Page excerpt:
========================================================================

Anaxagoras could surely point to the moon in support of his seeming paradox that snow, being really composed of water, which is dark, is in reality black and not white—a contention to which we shall refer more at length in a moment.

But there is yet another striking thought connected with this new explanation of the phases of the moon. The explanation implies not merely the reflection of light by a dark body, but by a dark body of a particular form. Granted that reflections are in question, no body but a spherical one could give an appearance which the moon presents. The moon, then, is not merely a mass of earth, it is a spherical mass of earth. Here there were no flaws in the reasoning of Anaxagoras. By scientific induction he passed from observation to explanation. A new and most important element was added to the science of astronomy.

========================================================================

Directive A:
Summarize the passage on Anaxagoras and the moon in two sentences.
Directive B:
Write the next few sentences of the passage on Anaxagoras and the moon, picking up after its final sentence.
The listing that follows is separate material and is unrelated to the passage on Anaxagoras and the moon.

Material:
========================================================================

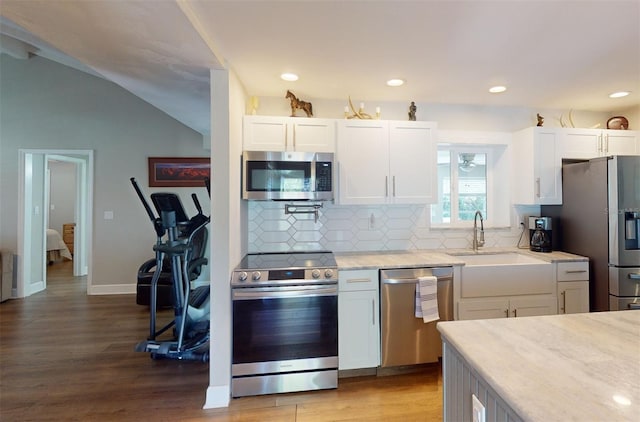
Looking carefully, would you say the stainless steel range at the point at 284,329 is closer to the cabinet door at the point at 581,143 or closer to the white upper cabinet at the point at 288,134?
the white upper cabinet at the point at 288,134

========================================================================

Result A:
Explaining the moon's phases as light reflected by a dark body also implies that the moon is spherical, since no other shape could give its appearance. Anaxagoras reasoned soundly here, passing from observation to explanation and adding an important new element to astronomy.

Result B:
Looking back from the latter-day standpoint, it would seem as if the mind of the philosopher must have taken one other step: the mind that had conceived sun, moon, stars, and earth to be of one substance might naturally, we should think, have reached out to the further induction that, since the moon is a sphere, the other cosmic bodies, including the earth, must be spheres also. But generalizer as he was, Anaxagoras was too rigidly scientific a thinker to make this assumption. The data at his command did not, as he analyzed them, seem to point to this conclusion. We have seen that Pythagoras probably, and Parmenides surely, out there in Italy had conceived the idea of the earth’s rotundity, but the Pythagorean doctrines were not rapidly taken up in the mother-country, and Parmenides, it must be recalled, was a strict contemporary of Anaxagoras himself. It is no reproach, therefore, to the Clazomenaean philosopher that he should have held to the old idea that the earth is flat, or at most a convex disk—the latter being the Babylonian conception which probably dominated that Milesian school to which Anaxagoras harked back.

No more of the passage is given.